_Exercise prompt_
Pick out every line of the records below that contains the word "Camden", and copy each of those lines.

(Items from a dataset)
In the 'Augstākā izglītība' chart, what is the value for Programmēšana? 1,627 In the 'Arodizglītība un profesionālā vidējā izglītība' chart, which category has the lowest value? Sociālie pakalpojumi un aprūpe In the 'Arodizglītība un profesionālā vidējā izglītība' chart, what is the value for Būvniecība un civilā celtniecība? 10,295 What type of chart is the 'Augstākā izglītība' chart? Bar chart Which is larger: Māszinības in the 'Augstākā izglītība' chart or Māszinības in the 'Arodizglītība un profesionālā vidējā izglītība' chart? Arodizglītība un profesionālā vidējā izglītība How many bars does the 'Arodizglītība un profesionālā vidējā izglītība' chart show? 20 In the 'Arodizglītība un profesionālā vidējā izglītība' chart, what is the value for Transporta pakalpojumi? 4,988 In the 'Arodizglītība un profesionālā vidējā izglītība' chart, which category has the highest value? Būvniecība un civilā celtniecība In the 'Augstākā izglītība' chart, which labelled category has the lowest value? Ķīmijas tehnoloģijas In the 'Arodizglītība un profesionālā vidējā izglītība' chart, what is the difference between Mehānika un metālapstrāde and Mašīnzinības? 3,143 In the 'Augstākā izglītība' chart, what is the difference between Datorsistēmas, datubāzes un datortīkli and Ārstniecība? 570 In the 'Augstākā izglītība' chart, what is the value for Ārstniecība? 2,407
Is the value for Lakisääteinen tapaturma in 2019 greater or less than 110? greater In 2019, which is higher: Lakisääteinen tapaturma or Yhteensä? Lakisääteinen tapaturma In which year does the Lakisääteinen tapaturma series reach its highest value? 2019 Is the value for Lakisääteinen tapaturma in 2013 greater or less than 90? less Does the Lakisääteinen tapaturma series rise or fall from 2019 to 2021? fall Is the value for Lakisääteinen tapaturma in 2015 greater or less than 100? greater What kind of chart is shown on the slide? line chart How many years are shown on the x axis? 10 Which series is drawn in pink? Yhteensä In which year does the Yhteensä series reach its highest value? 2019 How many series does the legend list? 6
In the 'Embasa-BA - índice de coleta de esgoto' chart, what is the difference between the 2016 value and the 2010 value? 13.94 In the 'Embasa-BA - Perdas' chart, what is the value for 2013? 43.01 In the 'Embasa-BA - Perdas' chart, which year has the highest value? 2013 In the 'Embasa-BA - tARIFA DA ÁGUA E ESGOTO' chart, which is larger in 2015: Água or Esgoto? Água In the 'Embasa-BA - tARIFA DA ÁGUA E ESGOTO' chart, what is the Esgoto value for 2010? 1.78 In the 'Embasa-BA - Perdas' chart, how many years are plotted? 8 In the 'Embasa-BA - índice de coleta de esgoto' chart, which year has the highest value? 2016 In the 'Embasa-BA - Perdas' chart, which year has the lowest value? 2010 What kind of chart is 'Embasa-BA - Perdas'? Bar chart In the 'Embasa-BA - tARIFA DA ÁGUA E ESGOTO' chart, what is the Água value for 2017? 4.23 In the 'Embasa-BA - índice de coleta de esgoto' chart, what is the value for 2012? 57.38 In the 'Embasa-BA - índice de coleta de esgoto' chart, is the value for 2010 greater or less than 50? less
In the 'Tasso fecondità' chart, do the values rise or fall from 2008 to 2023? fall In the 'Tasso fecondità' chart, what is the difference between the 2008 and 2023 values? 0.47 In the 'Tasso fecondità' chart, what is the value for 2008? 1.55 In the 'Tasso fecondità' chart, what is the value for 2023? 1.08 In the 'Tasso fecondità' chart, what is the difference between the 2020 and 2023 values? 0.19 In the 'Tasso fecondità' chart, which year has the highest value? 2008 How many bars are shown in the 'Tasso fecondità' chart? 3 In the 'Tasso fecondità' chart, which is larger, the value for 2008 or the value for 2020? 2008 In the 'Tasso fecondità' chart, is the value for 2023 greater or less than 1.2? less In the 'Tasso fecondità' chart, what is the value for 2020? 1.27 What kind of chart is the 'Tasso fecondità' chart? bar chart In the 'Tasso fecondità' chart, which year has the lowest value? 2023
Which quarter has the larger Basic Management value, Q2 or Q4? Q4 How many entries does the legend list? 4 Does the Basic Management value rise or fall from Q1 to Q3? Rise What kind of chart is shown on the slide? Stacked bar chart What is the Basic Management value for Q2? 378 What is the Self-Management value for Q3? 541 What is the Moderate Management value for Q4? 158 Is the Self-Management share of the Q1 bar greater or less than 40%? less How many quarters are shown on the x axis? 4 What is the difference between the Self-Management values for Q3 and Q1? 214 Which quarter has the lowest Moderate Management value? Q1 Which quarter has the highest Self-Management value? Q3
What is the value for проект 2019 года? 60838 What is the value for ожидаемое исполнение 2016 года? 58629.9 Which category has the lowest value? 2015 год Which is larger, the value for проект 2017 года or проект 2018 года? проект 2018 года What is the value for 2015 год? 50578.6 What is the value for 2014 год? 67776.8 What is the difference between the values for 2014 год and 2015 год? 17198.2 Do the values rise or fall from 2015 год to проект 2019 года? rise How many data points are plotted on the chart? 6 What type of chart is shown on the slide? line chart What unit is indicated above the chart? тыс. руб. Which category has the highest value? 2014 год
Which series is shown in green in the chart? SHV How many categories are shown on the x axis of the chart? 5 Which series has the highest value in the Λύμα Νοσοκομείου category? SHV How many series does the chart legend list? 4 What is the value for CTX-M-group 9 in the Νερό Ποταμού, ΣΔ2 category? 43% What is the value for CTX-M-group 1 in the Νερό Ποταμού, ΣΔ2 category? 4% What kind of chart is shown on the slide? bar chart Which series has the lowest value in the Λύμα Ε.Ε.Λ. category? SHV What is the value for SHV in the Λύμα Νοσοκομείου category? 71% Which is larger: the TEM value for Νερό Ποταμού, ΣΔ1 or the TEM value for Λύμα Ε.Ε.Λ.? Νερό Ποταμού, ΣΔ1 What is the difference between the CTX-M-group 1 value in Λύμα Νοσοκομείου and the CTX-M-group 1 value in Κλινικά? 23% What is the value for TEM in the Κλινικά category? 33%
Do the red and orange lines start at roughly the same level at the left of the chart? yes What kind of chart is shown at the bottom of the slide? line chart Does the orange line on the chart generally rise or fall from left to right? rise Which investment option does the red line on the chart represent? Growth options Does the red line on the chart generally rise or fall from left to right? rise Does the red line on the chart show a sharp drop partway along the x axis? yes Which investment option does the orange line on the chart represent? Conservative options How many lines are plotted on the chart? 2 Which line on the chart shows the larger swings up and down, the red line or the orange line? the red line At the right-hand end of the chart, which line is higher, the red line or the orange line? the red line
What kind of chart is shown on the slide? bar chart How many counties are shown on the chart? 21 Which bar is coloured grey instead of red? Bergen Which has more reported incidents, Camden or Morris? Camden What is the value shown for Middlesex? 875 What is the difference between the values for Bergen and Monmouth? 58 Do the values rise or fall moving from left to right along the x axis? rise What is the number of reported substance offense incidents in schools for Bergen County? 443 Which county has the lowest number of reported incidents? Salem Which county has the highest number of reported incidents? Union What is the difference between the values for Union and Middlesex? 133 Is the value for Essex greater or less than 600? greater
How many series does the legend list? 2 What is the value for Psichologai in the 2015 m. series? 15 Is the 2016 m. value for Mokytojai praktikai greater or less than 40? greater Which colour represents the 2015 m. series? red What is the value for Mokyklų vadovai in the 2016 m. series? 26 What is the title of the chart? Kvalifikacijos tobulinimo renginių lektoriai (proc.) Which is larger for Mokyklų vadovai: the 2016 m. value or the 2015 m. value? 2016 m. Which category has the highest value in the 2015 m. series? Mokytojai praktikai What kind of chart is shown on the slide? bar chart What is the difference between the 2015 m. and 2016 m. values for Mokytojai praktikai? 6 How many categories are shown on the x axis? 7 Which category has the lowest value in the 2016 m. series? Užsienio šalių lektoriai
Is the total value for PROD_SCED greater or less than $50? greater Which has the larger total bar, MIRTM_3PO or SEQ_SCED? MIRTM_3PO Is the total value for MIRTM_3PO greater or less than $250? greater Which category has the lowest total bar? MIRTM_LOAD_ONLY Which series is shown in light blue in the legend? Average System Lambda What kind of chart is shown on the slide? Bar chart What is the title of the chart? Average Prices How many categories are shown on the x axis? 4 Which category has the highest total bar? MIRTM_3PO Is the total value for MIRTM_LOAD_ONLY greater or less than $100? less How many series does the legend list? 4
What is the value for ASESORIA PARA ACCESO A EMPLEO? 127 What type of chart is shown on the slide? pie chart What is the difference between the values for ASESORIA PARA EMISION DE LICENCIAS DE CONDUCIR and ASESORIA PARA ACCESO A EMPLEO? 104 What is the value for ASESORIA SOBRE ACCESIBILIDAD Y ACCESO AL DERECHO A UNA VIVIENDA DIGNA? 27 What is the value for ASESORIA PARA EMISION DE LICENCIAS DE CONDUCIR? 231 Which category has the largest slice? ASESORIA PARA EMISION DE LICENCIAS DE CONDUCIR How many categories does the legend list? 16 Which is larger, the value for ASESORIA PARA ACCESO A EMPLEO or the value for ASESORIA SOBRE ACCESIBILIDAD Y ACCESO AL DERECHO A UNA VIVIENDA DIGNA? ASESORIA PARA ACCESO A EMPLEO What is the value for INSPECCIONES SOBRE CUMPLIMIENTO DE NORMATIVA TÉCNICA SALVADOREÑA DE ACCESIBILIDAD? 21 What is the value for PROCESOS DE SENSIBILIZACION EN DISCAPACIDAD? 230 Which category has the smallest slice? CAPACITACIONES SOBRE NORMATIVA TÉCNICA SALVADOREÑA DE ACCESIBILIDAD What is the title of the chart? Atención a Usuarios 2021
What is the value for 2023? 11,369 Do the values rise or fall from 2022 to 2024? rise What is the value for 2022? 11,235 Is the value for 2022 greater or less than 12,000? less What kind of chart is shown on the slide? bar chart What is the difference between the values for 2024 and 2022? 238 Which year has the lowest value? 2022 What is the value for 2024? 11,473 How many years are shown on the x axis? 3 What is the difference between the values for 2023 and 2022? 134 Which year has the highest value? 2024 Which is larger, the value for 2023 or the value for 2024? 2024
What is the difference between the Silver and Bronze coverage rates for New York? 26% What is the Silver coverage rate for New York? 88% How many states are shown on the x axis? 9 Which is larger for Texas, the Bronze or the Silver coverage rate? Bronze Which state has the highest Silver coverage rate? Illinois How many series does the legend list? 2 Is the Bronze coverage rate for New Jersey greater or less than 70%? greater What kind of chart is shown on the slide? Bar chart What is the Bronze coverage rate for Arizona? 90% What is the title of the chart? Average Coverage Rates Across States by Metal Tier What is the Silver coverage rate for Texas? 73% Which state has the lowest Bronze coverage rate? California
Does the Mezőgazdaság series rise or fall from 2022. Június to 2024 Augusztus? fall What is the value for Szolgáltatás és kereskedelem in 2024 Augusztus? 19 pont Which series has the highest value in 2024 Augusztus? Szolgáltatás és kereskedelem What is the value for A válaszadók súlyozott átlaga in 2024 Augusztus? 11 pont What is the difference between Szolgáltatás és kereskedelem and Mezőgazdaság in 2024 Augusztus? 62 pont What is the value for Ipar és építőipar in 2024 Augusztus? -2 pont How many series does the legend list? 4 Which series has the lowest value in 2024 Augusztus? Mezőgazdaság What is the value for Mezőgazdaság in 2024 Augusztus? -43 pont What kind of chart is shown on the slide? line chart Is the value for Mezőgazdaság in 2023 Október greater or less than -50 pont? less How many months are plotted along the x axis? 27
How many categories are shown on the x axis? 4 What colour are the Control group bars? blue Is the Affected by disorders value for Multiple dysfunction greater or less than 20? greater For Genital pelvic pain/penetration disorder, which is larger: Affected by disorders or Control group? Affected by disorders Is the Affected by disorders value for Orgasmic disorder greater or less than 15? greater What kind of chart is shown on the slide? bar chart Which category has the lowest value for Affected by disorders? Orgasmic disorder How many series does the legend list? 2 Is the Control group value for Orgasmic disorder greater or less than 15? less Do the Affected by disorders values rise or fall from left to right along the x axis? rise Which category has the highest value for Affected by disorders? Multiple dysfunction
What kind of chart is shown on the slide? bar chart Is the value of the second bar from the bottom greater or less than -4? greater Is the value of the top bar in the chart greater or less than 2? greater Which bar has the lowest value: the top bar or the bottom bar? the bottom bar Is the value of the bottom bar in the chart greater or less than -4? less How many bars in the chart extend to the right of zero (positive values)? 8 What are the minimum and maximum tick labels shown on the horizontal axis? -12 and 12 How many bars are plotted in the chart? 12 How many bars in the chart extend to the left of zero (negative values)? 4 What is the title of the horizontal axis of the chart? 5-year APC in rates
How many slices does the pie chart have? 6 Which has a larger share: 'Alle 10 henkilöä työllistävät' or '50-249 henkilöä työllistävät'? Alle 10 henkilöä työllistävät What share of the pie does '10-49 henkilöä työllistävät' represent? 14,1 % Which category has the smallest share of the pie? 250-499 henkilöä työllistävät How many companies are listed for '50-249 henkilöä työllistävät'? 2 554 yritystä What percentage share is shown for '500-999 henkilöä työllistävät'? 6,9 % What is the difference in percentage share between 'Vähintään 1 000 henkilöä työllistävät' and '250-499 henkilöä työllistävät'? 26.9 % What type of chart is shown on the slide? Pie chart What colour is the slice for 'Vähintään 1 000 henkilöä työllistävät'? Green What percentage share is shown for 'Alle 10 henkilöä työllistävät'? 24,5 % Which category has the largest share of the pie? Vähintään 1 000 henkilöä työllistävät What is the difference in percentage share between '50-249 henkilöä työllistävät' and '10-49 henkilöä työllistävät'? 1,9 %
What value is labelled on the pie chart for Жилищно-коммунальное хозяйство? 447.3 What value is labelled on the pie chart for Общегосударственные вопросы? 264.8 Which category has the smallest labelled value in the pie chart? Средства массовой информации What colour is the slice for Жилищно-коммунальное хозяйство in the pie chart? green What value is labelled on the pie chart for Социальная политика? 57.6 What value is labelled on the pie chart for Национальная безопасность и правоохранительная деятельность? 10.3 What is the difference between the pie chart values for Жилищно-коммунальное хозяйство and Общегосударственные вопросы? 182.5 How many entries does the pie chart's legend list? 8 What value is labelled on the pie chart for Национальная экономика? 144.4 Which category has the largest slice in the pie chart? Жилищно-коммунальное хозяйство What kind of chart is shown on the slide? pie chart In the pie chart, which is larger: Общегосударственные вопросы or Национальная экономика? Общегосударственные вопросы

_Solution to the exercise_
What kind of chart is shown on the slide? bar chart How many counties are shown on the chart? 21 Which bar is coloured grey instead of red? Bergen Which has more reported incidents, Camden or Morris? Camden What is the value shown for Middlesex? 875 What is the difference between the values for Bergen and Monmouth? 58 Do the values rise or fall moving from left to right along the x axis? rise What is the number of reported substance offense incidents in schools for Bergen County? 443 Which county has the lowest number of reported incidents? Salem Which county has the highest number of reported incidents? Union What is the difference between the values for Union and Middlesex? 133 Is the value for Essex greater or less than 600? greater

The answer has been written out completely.